## START

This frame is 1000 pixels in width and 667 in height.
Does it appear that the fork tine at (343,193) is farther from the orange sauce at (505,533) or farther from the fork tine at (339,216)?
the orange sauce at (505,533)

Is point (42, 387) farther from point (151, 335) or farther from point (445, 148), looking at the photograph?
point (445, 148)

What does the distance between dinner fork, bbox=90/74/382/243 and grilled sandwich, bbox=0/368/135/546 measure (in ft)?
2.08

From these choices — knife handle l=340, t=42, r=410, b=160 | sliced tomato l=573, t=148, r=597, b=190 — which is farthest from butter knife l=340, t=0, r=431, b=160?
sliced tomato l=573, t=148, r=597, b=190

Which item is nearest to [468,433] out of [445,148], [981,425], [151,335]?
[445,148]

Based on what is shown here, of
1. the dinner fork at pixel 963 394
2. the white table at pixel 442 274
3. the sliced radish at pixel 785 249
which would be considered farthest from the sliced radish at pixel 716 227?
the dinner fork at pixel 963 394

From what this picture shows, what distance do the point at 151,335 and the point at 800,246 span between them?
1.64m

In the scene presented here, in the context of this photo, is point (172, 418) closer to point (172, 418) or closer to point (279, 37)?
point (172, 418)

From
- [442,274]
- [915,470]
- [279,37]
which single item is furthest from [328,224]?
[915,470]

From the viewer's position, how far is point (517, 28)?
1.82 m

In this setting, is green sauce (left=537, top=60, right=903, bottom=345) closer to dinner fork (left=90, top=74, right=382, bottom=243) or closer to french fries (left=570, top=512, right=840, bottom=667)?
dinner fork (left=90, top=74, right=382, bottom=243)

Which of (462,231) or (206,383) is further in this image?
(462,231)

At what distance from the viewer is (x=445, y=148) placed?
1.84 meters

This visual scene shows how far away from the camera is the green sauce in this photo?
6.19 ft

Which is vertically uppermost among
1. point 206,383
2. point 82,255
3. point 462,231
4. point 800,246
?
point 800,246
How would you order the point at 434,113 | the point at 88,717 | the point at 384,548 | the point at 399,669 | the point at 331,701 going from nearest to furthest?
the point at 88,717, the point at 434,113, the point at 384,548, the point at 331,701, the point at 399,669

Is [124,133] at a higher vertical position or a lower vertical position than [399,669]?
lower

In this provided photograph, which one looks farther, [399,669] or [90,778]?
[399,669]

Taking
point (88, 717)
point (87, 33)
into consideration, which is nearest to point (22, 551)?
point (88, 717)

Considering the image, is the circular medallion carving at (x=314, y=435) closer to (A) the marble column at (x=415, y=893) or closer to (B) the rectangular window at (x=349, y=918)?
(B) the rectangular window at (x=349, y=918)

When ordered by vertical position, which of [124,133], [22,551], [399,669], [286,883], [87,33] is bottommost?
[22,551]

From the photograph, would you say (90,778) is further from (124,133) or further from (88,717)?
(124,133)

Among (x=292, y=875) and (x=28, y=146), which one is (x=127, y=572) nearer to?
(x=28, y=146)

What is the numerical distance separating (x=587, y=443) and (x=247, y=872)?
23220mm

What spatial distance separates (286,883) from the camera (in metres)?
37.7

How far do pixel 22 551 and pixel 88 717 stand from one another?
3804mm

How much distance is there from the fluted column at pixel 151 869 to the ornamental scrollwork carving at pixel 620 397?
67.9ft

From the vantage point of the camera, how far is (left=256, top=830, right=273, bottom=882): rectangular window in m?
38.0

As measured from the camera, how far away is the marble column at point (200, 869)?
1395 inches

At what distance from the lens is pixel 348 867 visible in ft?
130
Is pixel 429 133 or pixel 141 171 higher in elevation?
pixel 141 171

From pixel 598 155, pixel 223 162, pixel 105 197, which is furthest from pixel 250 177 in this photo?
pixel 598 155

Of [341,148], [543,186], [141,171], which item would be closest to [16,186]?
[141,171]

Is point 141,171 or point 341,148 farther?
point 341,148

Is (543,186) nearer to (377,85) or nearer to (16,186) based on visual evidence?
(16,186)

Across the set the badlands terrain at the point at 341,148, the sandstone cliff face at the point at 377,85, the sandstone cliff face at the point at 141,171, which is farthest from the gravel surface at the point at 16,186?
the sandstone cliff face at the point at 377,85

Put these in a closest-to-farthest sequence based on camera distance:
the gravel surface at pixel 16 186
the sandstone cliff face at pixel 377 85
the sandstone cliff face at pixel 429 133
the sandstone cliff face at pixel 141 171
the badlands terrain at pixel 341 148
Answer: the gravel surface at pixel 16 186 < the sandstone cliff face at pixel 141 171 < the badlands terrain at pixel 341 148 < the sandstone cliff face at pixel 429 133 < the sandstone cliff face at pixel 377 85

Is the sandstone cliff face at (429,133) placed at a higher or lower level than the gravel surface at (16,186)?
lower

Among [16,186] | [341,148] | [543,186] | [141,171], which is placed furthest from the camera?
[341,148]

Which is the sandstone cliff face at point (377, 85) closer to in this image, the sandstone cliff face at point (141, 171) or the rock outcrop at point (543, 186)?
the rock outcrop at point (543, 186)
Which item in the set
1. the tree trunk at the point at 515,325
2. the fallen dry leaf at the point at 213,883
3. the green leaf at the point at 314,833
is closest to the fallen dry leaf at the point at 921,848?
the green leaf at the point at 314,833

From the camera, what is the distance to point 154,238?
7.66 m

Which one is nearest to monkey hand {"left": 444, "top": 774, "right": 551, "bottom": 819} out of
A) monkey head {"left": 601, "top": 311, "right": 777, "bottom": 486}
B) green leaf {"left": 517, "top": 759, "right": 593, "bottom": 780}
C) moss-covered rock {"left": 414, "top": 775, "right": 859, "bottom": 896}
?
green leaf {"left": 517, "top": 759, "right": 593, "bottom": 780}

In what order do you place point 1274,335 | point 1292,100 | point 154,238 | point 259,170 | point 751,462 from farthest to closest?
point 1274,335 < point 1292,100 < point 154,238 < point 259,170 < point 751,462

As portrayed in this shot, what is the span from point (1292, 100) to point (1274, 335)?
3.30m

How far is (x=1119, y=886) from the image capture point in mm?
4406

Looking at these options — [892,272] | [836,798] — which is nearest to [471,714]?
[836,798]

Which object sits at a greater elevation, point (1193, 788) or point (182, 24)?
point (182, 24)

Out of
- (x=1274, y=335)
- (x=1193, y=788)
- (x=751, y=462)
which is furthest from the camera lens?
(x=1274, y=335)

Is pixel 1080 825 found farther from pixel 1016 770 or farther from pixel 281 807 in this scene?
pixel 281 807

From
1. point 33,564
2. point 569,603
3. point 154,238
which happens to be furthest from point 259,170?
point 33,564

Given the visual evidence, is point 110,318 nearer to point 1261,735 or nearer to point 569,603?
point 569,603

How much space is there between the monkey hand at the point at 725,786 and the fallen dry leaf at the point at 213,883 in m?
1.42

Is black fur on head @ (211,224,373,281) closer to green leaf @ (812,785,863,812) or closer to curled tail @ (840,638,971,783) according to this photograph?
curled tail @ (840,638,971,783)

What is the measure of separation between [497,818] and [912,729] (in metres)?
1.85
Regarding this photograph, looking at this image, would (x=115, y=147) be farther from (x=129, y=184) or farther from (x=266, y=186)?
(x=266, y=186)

## END

Recast all of the material above as a JSON list of strings, one string per line, leaving out blank lines.

SOLUTION:
[
  "This frame is 1000 pixels in width and 667 in height.",
  "Does it appear that the fork tine at (343,193) is farther from the orange sauce at (505,533) or farther from the fork tine at (339,216)?",
  "the orange sauce at (505,533)",
  "Is point (42, 387) farther from point (151, 335) or farther from point (445, 148), looking at the photograph?",
  "point (445, 148)",
  "What does the distance between dinner fork, bbox=90/74/382/243 and grilled sandwich, bbox=0/368/135/546 measure (in ft)?",
  "2.08",
  "From these choices — knife handle l=340, t=42, r=410, b=160 | sliced tomato l=573, t=148, r=597, b=190 — which is farthest from butter knife l=340, t=0, r=431, b=160?",
  "sliced tomato l=573, t=148, r=597, b=190",
  "Which item is nearest to [468,433] out of [445,148], [981,425], [151,335]?",
  "[445,148]",
  "Based on what is shown here, of",
  "1. the dinner fork at pixel 963 394",
  "2. the white table at pixel 442 274",
  "3. the sliced radish at pixel 785 249",
  "which would be considered farthest from the sliced radish at pixel 716 227?",
  "the dinner fork at pixel 963 394",
  "From what this picture shows, what distance do the point at 151,335 and the point at 800,246 span between them?",
  "1.64m",
  "In the scene presented here, in the context of this photo, is point (172, 418) closer to point (172, 418) or closer to point (279, 37)?",
  "point (172, 418)",
  "From",
  "- [442,274]",
  "- [915,470]",
  "- [279,37]",
  "which single item is furthest from [328,224]?",
  "[915,470]",
  "From the viewer's position, how far is point (517, 28)?",
  "1.82 m",
  "In this setting, is green sauce (left=537, top=60, right=903, bottom=345) closer to dinner fork (left=90, top=74, right=382, bottom=243) or closer to french fries (left=570, top=512, right=840, bottom=667)?",
  "dinner fork (left=90, top=74, right=382, bottom=243)",
  "Which of (462,231) or (206,383) is further in this image?",
  "(462,231)",
  "At what distance from the viewer is (x=445, y=148) placed?",
  "1.84 meters",
  "This visual scene shows how far away from the camera is the green sauce in this photo?",
  "6.19 ft",
  "Which is vertically uppermost among",
  "1. point 206,383",
  "2. point 82,255",
  "3. point 462,231",
  "4. point 800,246",
  "?",
  "point 800,246",
  "How would you order the point at 434,113 | the point at 88,717 | the point at 384,548 | the point at 399,669 | the point at 331,701 going from nearest to furthest?",
  "the point at 88,717, the point at 434,113, the point at 384,548, the point at 331,701, the point at 399,669",
  "Is [124,133] at a higher vertical position or a lower vertical position than [399,669]?",
  "lower",
  "In this provided photograph, which one looks farther, [399,669] or [90,778]?",
  "[399,669]",
  "Taking",
  "point (88, 717)",
  "point (87, 33)",
  "into consideration, which is nearest to point (22, 551)?",
  "point (88, 717)",
  "Considering the image, is the circular medallion carving at (x=314, y=435) closer to (A) the marble column at (x=415, y=893) or closer to (B) the rectangular window at (x=349, y=918)?",
  "(B) the rectangular window at (x=349, y=918)",
  "When ordered by vertical position, which of [124,133], [22,551], [399,669], [286,883], [87,33] is bottommost?",
  "[22,551]",
  "From the photograph, would you say (90,778) is further from (124,133) or further from (88,717)?",
  "(124,133)",
  "Among (x=292, y=875) and (x=28, y=146), which one is (x=127, y=572) nearer to?",
  "(x=28, y=146)",
  "What is the numerical distance separating (x=587, y=443) and (x=247, y=872)?",
  "23220mm",
  "What spatial distance separates (286,883) from the camera (in metres)?",
  "37.7",
  "How far do pixel 22 551 and pixel 88 717 stand from one another?",
  "3804mm",
  "How much distance is there from the fluted column at pixel 151 869 to the ornamental scrollwork carving at pixel 620 397?",
  "67.9ft",
  "From the vantage point of the camera, how far is (left=256, top=830, right=273, bottom=882): rectangular window in m?",
  "38.0",
  "As measured from the camera, how far away is the marble column at point (200, 869)?",
  "1395 inches",
  "At what distance from the lens is pixel 348 867 visible in ft?",
  "130",
  "Is pixel 429 133 or pixel 141 171 higher in elevation?",
  "pixel 141 171",
  "From pixel 598 155, pixel 223 162, pixel 105 197, which is furthest from pixel 250 177 in this photo?",
  "pixel 598 155",
  "Of [341,148], [543,186], [141,171], which item would be closest to [16,186]?",
  "[141,171]",
  "Is point 141,171 or point 341,148 farther?",
  "point 341,148",
  "Is (543,186) nearer to (377,85) or nearer to (16,186) based on visual evidence?",
  "(16,186)",
  "Across the set the badlands terrain at the point at 341,148, the sandstone cliff face at the point at 377,85, the sandstone cliff face at the point at 141,171, which is farthest from the gravel surface at the point at 16,186?",
  "the sandstone cliff face at the point at 377,85",
  "Put these in a closest-to-farthest sequence based on camera distance:",
  "the gravel surface at pixel 16 186",
  "the sandstone cliff face at pixel 377 85",
  "the sandstone cliff face at pixel 429 133",
  "the sandstone cliff face at pixel 141 171",
  "the badlands terrain at pixel 341 148",
  "Answer: the gravel surface at pixel 16 186 < the sandstone cliff face at pixel 141 171 < the badlands terrain at pixel 341 148 < the sandstone cliff face at pixel 429 133 < the sandstone cliff face at pixel 377 85",
  "Is the sandstone cliff face at (429,133) placed at a higher or lower level than the gravel surface at (16,186)?",
  "lower",
  "Among [16,186] | [341,148] | [543,186] | [141,171], which is placed furthest from the camera?",
  "[341,148]",
  "Which is the sandstone cliff face at point (377, 85) closer to in this image, the sandstone cliff face at point (141, 171) or the rock outcrop at point (543, 186)?",
  "the rock outcrop at point (543, 186)",
  "Which item in the set",
  "1. the tree trunk at the point at 515,325",
  "2. the fallen dry leaf at the point at 213,883",
  "3. the green leaf at the point at 314,833",
  "is closest to the fallen dry leaf at the point at 921,848?",
  "the green leaf at the point at 314,833",
  "From the camera, what is the distance to point 154,238?",
  "7.66 m",
  "Which one is nearest to monkey hand {\"left\": 444, \"top\": 774, \"right\": 551, \"bottom\": 819} out of",
  "A) monkey head {\"left\": 601, \"top\": 311, \"right\": 777, \"bottom\": 486}",
  "B) green leaf {\"left\": 517, \"top\": 759, \"right\": 593, \"bottom\": 780}",
  "C) moss-covered rock {\"left\": 414, \"top\": 775, \"right\": 859, \"bottom\": 896}",
  "?",
  "green leaf {\"left\": 517, \"top\": 759, \"right\": 593, \"bottom\": 780}",
  "In what order do you place point 1274,335 | point 1292,100 | point 154,238 | point 259,170 | point 751,462 from farthest to closest?",
  "point 1274,335 < point 1292,100 < point 154,238 < point 259,170 < point 751,462",
  "As portrayed in this shot, what is the span from point (1292, 100) to point (1274, 335)?",
  "3.30m",
  "How far is (x=1119, y=886) from the image capture point in mm?",
  "4406",
  "Looking at these options — [892,272] | [836,798] — which is nearest to [471,714]?",
  "[836,798]",
  "Which object sits at a greater elevation, point (1193, 788) or point (182, 24)?",
  "point (182, 24)",
  "Out of",
  "- (x=1274, y=335)",
  "- (x=1193, y=788)",
  "- (x=751, y=462)",
  "which is furthest from the camera lens?",
  "(x=1274, y=335)",
  "Is pixel 1080 825 found farther from pixel 1016 770 or farther from pixel 281 807 in this scene?",
  "pixel 281 807",
  "From",
  "1. point 33,564",
  "2. point 569,603",
  "3. point 154,238",
  "which happens to be furthest from point 259,170?",
  "point 33,564",
  "Given the visual evidence, is point 110,318 nearer to point 1261,735 or nearer to point 569,603?",
  "point 569,603",
  "How much space is there between the monkey hand at the point at 725,786 and the fallen dry leaf at the point at 213,883 in m?",
  "1.42",
  "Is black fur on head @ (211,224,373,281) closer to green leaf @ (812,785,863,812) or closer to curled tail @ (840,638,971,783) according to this photograph?",
  "curled tail @ (840,638,971,783)",
  "What is the measure of separation between [497,818] and [912,729] (in metres)?",
  "1.85",
  "Regarding this photograph, looking at this image, would (x=115, y=147) be farther from (x=129, y=184) or farther from (x=266, y=186)?",
  "(x=266, y=186)"
]